Özellikle 2016 yılı başlangıç yatırım ödeneğine göre 2017'de yatırım ödeneklerinin yüzde 30 arttığına işaret eden Elvan, "Kamu yatırımlarında ciddi artış oluşturduk. Şu an harcama itibarıyla yatırımlardaki artış oranı yıllık bazda yüzde 18,5. Bizim kamu yatırımlarındaki temel amacımız özel kesimin yatırım yapmasını teşvik edici altyapı yatırımlarını gerçekleştirmek." diye konuştu.

Elvan, 2017 için özellikle ihracatçıya olan desteğin 3 kat arttığını belirterek, 2016'da 1 milyar lira ödenek verilmişken, 2017'de bu tutarın 3 milyar liraya çıkarıldığını söyledi. Küçük ve Orta Büyüklükteki İşletmelere (KOBİ) verilecek desteğin de arttırıldığını vurgulayan Elvan, 2017'de 1,1 milyar liralık KOBİ desteği sağlayacaklarını dile getirdi.

"2017 yılı Türkiye için iyi bir yıl olacak"
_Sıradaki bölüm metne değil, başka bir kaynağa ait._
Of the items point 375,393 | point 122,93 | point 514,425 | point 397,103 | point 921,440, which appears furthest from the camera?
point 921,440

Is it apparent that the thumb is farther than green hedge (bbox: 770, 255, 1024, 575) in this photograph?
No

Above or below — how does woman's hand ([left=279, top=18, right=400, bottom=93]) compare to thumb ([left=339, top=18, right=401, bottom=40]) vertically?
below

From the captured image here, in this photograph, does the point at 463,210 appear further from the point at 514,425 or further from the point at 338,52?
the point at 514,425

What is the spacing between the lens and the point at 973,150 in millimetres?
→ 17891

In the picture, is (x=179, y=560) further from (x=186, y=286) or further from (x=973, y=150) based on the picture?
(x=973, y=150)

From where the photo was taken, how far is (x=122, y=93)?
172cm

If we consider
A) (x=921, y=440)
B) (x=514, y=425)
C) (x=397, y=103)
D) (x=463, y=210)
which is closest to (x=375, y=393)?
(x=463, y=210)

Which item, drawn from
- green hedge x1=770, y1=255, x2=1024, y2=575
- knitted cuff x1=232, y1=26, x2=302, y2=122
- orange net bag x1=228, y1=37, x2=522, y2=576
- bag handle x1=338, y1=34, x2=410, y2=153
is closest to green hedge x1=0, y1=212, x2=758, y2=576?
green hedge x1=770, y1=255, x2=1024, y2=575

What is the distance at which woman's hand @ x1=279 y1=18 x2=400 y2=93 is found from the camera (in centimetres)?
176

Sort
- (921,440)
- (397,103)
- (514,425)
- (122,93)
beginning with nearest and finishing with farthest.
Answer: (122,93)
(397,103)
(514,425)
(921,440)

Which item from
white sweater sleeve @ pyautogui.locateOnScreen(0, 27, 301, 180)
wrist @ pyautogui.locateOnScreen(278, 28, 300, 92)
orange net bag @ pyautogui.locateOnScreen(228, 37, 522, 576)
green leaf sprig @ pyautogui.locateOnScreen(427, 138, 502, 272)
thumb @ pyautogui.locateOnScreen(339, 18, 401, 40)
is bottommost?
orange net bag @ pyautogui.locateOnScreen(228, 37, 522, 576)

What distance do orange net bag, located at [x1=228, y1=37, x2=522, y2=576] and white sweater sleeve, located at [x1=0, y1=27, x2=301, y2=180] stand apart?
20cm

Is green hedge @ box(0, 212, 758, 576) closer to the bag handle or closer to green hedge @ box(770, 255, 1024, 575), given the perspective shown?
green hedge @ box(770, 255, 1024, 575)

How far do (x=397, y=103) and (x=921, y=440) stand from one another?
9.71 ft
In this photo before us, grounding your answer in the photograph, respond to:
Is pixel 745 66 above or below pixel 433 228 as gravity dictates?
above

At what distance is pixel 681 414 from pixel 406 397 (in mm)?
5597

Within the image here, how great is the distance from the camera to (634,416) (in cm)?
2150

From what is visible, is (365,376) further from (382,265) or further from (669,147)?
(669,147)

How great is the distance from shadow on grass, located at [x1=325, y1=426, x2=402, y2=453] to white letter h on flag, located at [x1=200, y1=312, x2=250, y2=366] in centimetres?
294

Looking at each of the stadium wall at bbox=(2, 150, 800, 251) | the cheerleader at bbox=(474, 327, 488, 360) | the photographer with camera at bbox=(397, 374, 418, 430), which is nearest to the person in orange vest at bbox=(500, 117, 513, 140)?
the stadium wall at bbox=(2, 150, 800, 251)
Lütfi Evlan, 2017 yılında özel kesim yatırımlarına öncelik verileceğine dikkati çekerek, "2017 yılı Türkiye için iyi bir yıl olacak. Özel kesim yatırımları motor işlevi yürütüyor. Kamu-özel kesim işbirliği projelerinde de ciddi başarı söz konusu. Avrasya Tüneli'nin aralıkta açılışını gerçekleştireceğiz. Çanakkale Köprüsü ile ilgili süreci tamamladık, tüm yasal prosedürler tamamlandı. 2017'de yüzde 4,4'lük büyüme Türkiye için makul bir büyüme rakamı. Çok detaylı, teknik düzeyde yapılan simülasyonlar neticesinde ortaya çıkan bir rakam." değerlendirmesinde bulundu.

Elvan, özellikle Ar-Ge projelerine 2017'de daha fazla destek vereceklerini ifade eden Elvan, 3 temel alan üzerine yoğunlaşacaklarını, biyoteknoloji, nanoteknoloji ve bilgi teknolojilerini kullanarak sektörlerin daha verimli bir yapıya bürüneceğine inandıklarını söyledi.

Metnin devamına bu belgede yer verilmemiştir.